- Given task -
Please pull out and copy every line of the data below that contains the word "options". Treat the match as case-sensitive.

(Records from a spatial question set)
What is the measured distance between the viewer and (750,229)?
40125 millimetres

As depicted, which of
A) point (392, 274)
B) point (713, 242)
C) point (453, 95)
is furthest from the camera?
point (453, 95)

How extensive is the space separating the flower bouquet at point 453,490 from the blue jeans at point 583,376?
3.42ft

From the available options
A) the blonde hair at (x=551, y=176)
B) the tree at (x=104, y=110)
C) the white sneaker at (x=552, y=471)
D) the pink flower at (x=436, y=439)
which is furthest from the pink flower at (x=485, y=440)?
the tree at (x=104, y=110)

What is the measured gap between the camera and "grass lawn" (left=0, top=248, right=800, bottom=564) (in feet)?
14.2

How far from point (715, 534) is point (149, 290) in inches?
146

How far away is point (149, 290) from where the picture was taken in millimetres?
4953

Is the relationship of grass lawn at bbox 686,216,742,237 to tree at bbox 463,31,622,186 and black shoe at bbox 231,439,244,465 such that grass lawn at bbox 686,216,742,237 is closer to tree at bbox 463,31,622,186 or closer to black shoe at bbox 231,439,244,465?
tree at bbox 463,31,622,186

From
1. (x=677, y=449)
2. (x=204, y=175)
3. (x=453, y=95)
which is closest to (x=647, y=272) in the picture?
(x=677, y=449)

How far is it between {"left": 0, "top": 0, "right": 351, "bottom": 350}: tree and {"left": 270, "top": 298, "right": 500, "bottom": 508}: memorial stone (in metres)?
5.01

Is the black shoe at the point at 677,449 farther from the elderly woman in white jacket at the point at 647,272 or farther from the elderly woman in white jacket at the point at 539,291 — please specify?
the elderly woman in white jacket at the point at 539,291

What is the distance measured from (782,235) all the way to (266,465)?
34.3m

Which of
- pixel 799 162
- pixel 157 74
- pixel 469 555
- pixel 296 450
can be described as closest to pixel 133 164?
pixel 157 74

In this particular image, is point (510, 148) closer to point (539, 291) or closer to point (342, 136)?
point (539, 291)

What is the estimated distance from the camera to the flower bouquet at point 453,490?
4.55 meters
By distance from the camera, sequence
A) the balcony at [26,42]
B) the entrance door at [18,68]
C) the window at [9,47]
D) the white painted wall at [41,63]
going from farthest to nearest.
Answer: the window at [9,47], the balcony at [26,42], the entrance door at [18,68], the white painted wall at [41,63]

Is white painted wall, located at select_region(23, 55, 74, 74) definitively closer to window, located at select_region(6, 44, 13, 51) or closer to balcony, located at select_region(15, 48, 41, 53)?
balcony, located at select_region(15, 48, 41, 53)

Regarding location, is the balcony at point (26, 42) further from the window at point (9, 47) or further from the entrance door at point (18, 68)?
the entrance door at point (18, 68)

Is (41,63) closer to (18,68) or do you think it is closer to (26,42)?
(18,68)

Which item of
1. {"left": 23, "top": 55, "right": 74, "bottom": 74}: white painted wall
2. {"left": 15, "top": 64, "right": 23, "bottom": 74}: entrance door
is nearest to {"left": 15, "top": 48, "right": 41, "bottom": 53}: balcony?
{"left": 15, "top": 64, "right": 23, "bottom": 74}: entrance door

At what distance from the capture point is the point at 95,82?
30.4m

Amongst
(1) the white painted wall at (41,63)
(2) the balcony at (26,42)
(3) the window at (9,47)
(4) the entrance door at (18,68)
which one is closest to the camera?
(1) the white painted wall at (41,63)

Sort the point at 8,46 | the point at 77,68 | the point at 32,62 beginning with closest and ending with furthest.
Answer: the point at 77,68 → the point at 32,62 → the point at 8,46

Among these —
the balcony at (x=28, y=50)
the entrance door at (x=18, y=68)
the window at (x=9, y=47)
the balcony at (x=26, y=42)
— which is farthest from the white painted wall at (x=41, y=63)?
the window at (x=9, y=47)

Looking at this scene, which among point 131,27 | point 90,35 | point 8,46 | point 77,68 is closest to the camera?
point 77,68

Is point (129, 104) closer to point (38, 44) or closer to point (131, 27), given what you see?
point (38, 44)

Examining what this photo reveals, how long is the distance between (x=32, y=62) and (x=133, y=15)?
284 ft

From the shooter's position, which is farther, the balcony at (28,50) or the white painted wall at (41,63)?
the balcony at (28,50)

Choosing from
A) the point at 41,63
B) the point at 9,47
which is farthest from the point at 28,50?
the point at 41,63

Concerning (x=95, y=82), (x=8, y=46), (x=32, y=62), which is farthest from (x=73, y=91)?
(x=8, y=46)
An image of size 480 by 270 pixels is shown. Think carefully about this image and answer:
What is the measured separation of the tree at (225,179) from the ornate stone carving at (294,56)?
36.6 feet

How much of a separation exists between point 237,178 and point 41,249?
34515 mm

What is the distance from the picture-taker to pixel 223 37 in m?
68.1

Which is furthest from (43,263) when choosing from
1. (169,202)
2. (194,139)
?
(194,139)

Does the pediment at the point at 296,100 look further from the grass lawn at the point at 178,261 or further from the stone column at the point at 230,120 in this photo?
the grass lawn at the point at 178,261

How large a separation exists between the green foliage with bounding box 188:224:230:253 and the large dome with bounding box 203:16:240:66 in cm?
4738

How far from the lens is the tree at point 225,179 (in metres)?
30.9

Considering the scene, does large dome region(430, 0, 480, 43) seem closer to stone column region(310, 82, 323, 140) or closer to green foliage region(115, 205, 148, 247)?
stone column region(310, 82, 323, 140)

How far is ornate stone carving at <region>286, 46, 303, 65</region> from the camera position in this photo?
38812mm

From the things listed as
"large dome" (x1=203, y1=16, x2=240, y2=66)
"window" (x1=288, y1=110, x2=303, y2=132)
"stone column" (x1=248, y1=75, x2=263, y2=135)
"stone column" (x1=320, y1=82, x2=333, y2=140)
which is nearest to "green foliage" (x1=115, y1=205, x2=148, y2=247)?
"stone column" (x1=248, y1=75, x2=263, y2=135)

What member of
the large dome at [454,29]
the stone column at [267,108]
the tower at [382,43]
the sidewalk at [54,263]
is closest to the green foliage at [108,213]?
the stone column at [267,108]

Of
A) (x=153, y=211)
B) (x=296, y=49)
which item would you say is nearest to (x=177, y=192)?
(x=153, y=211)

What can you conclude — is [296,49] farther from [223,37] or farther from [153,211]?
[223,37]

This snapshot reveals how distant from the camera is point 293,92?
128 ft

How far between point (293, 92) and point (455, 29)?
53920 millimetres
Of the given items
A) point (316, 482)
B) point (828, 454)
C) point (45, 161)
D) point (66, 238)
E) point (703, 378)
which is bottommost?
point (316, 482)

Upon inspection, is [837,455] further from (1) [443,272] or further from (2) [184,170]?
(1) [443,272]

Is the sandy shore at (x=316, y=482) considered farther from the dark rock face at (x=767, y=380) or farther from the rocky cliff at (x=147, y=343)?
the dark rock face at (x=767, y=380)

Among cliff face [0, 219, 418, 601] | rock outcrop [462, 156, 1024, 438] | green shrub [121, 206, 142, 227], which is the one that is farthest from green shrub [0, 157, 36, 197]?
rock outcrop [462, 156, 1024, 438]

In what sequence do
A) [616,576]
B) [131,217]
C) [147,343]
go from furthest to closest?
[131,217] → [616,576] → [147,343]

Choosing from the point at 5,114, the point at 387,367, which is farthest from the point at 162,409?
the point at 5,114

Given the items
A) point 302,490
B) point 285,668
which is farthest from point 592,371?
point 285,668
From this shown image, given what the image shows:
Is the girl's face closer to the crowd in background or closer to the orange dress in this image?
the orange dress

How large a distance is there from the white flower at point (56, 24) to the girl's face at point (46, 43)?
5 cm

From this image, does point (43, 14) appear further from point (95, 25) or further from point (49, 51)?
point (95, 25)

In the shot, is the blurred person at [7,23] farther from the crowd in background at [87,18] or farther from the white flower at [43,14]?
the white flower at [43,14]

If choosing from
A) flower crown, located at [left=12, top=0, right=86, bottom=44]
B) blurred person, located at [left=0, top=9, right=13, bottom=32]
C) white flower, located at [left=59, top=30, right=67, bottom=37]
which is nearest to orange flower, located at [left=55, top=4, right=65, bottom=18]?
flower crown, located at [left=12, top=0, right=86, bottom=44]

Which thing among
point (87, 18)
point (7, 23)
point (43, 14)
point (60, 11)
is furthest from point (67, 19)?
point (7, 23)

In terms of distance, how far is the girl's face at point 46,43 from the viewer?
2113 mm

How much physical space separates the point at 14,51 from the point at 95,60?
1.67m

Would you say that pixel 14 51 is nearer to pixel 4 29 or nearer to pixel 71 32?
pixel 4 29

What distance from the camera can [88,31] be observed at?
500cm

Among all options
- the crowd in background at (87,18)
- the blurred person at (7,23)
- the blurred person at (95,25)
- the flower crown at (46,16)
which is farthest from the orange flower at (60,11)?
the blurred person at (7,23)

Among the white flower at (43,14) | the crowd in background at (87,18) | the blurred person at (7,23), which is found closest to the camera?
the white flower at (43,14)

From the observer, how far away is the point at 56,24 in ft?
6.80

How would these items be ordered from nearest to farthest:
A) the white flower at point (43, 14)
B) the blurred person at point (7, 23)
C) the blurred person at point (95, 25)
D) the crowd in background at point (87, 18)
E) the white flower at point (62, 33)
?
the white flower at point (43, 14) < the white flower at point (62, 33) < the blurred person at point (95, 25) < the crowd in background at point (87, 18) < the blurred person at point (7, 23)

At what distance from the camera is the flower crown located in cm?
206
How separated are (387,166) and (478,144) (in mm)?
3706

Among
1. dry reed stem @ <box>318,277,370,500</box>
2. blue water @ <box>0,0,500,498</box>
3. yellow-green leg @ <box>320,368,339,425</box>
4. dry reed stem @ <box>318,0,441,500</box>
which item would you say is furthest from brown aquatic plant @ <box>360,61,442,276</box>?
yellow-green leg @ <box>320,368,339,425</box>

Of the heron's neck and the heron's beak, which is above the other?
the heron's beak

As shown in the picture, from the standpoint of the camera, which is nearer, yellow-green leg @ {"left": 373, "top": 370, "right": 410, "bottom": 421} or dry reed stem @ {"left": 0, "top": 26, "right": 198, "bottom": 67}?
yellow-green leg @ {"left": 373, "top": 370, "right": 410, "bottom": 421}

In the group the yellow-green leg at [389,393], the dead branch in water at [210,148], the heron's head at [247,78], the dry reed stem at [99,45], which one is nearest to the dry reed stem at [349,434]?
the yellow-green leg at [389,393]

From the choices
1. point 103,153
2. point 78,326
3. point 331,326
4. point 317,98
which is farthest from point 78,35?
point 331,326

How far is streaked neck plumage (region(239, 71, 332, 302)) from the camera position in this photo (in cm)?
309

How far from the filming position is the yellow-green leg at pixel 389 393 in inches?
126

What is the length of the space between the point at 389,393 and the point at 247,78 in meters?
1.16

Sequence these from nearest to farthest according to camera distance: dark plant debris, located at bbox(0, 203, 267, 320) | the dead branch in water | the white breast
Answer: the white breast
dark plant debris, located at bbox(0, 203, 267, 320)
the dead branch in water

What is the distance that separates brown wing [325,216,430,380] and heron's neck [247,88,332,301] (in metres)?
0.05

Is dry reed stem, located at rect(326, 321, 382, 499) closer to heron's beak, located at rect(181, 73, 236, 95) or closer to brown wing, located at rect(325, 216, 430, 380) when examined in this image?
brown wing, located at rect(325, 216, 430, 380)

- Right answer -
From the available options
Among all options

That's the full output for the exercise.